Ein Raumschiff hat einen stacheligen „Igel“ auf der Sonne ausspioniert und eine Sonneneruption auf nie dagewesene Weise beobachtet.
Der Solar Orbiter, eine Zusammenarbeit zwischen der Europäischen Weltraumorganisation und der NASA, startete im Februar 2020 und umkreist nun unseren Stern (SN: 2/9/20). Am 18. Mai veröffentlichten Forscher Bilder vom bisher nächsten Sonnenvorbeiflug der Raumsonde. Dieser Vorbeiflug fand am 26. März statt, als der Orbiter innerhalb von etwa 48 Millionen Kilometern an der Sonne vorbeiflog, näher als Merkur.
„Es ist erstaunlich, diese Art von Daten bereits zu haben“, sagt der Sonnenphysiker David Berghmans vom Royal Observatory of Belgium in Brüssel.
Die Beobachtungen zeigen ein Merkmal, das aufgrund seiner Spitzen aus dunklerem, kühlerem Gas auf heißerem Material den Spitznamen Igel trägt. „‚Cool’ ist hier relativ, bezogen auf den 1-Millionen-Grad-Hintergrund [plasma]“, sagt Berghmans, der leitende Ermittler des Extreme Ultraviolet Imager des Orbiters. Die Wissenschaftler wissen nicht, was dieses Merkmal verursacht, glauben aber, dass es mit langen, dünnen Strahlen aus Sonnenmaterial zusammenhängt, die als Nadeln bezeichnet werden (SN: 14.11.19).

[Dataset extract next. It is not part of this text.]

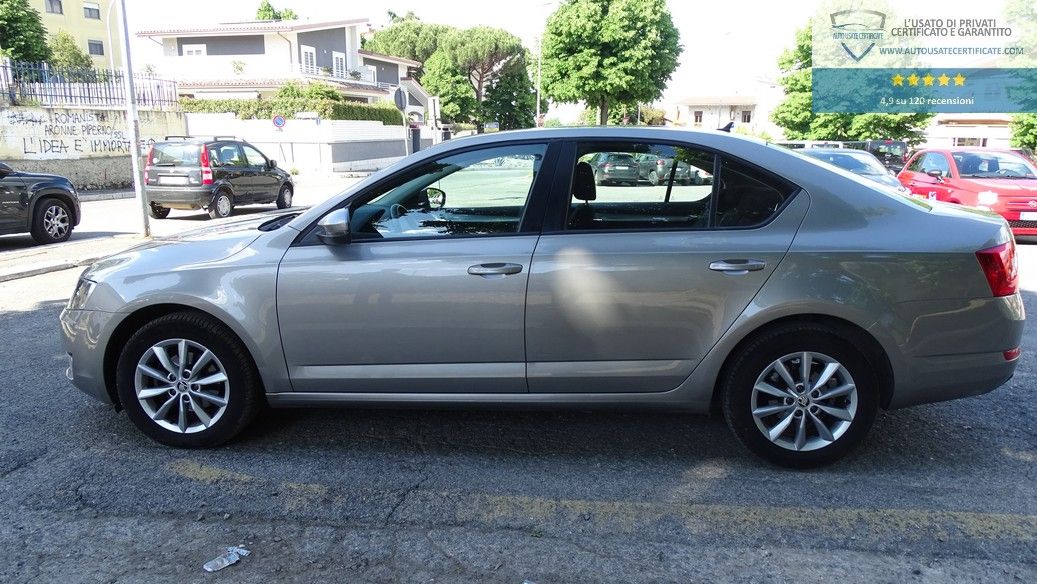 Skoda Octavia 1.6 TDI CR 110 CV Ambition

Einige Tage bevor sie den 25.000 Kilometer breiten Igel ausspionierten, entdeckten vier der Solar Orbiter-Instrumente eine Röntgeneruption und beobachteten, wie sie den nahen Weltraum beeinflusste. Dafür wurde das Raumschiff gebaut, sagt Berghmans.
Der Schwerpunkt des Raumfahrzeugs liegt auf der „Verbindungswissenschaft“, sagt er. Die Instrumente von Solar Orbiter detektierten die Sonneneruption, die von ihr erzeugte Stoßwelle und den erzeugten Ausbruch geladener Teilchen und Funksignale – eines nach dem anderen – über mehrere Stunden. Bisher haben verschiedene Teleskope diese getrennt über Tage erfasst.
Indem die Abfolge der Ereignisse zu „einer vollständigen Geschichte“ verbunden wird, können Wissenschaftler die Ausströmungen dieser geladenen Teilchen, die für Astronauten, Satelliten und sogar hochfliegende Flugzeuge besonders gefährlich sind, besser vorhersagen, sagt Berghmans.
Die Raumsonde wird bis 2026 etwa alle fünf bis sechs Monate nahe an der Sonne vorbeifliegen. Dann wird der Orbiter für drei weitere Jahre näher an die Pole der Sonne schwenken und Wissenschaftlern ihre ersten direkten Ansichten dieser Regionen ermöglichen.